ACAN-EFE y Gisella Canales E.
El acuerdo para reflotar el principal proyecto de la ampliación del Canal de Panamá, afectado por la falta de liquidez del consorcio Grupo Unidos por el Canal (GUPC), a cargo de la empresa española Sacyr, fue firmado parcialmente la noche del jueves, informó la administración de la vía interoceánica mediante un comunicado.
La junta directiva de la Autoridad del Canal de Panamá (ACP) dio este jueves “su consentimiento para la firma del acuerdo”, por lo que el ente “procedió a recabar las firmas de los representantes de las empresas” contratista Impregilo, Sacyr y Jan de Nul, quedando pendiente la firma del representante de CUSA, quien se encuentra fuera del país, y de la afianzadora Zurich.
“El acuerdo entrará en vigencia cuando todos los representantes lo firmen”, señala el documento.
LOS COMPROMISOS
Según el comunicado, el acuerdo establece que el contratista terminará la obra en diciembre de 2015; además transportará a Panamá las 12 compuertas que se encuentran en Italia a más tardar en febrero de 2015, siendo enviadas en embarques escalonados.
El GUPC aportará cien millones y ACP adelantará cien millones (garantizados), lo cual permitirá alcanzar el ritmo normal de las obras.
Asimismo, la Fianza de Cumplimiento (Performance Bond) por 400 millones de dólares solo podrá ser liberada a la afianzadora para la obtención por parte del contratista de un financiamiento de fondos equivalentes a utilizar en la obra.

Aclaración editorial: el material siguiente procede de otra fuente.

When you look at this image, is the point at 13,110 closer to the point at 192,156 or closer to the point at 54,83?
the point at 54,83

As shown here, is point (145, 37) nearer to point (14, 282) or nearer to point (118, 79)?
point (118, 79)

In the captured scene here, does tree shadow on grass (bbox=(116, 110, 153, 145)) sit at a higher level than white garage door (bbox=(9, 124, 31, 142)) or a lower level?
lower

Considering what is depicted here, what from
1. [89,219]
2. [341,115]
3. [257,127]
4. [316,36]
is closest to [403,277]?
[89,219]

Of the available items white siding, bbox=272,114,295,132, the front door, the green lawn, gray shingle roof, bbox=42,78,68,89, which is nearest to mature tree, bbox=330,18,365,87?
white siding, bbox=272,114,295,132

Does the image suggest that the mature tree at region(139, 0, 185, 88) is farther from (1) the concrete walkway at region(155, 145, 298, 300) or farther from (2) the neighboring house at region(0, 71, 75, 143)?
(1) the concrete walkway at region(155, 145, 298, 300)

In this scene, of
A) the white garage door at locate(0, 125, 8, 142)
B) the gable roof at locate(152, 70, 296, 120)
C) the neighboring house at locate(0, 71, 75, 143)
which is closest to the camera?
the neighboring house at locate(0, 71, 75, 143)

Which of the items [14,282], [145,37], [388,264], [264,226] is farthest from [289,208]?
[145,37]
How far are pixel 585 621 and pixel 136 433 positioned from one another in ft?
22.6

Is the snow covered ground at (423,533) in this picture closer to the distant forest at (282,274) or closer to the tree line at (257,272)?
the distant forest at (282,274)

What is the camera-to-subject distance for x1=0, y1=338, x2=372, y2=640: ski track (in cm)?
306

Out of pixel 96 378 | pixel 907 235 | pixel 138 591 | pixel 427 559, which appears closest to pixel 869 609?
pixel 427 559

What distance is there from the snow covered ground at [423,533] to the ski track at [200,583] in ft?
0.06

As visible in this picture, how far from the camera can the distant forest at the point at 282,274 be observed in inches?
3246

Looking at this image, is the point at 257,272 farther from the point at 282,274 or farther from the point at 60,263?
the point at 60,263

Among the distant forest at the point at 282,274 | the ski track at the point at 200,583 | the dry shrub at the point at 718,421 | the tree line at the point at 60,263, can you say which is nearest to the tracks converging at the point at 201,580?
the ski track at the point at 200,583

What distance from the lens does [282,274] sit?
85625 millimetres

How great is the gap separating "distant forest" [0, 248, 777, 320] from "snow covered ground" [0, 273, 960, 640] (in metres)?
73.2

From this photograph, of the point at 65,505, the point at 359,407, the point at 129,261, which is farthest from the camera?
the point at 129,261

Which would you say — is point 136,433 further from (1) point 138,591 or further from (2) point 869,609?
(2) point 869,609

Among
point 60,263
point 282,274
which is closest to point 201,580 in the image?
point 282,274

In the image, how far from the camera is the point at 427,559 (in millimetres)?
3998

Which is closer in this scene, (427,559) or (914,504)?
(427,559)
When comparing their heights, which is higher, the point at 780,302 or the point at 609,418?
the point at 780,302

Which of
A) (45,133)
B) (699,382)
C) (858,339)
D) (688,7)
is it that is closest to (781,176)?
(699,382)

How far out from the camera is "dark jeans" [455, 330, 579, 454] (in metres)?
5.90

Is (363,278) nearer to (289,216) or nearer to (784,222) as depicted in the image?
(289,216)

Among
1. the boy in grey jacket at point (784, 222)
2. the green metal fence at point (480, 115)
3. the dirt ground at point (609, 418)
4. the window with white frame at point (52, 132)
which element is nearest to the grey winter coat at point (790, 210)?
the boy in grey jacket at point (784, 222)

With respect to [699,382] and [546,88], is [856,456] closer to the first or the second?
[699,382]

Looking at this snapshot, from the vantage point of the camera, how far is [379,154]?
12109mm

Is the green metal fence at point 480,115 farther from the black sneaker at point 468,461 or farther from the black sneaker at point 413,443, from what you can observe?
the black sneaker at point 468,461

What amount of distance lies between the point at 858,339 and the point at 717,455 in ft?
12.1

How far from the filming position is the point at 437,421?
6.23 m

El último punto indica que la moratoria de los pagos adelantos se podrá extender hasta el año 2018, sujeto a cumplimiento de hitos y otras condiciones.
RECLAMOS POR LA VÍA QUE CORRESPONDE
“Como se anunció el pasado 27 de febrero, lo acordado se inscribe dentro de los términos del Contrato entre las partes, y el mismo descarta cualquier tipo de pagos por reclamos. Los reclamos de GUPC deben seguir siendo gestionados de acuerdo a los mecanismos de resolución de disputas del contrato”, dice claramente el comunicado de la ACP. El consorcio alega que “sobrecostos” por 1,625 millones de dólares.
Esto saca a relucir nuevamente la solidez del contrato suscrito por los panameños y el GUPC, que obliga a este último a apegarse a los procedimientos establecidos, muy distante de lo comprometido en la concesión del Gran Canal Interoceánico de Nicaragua.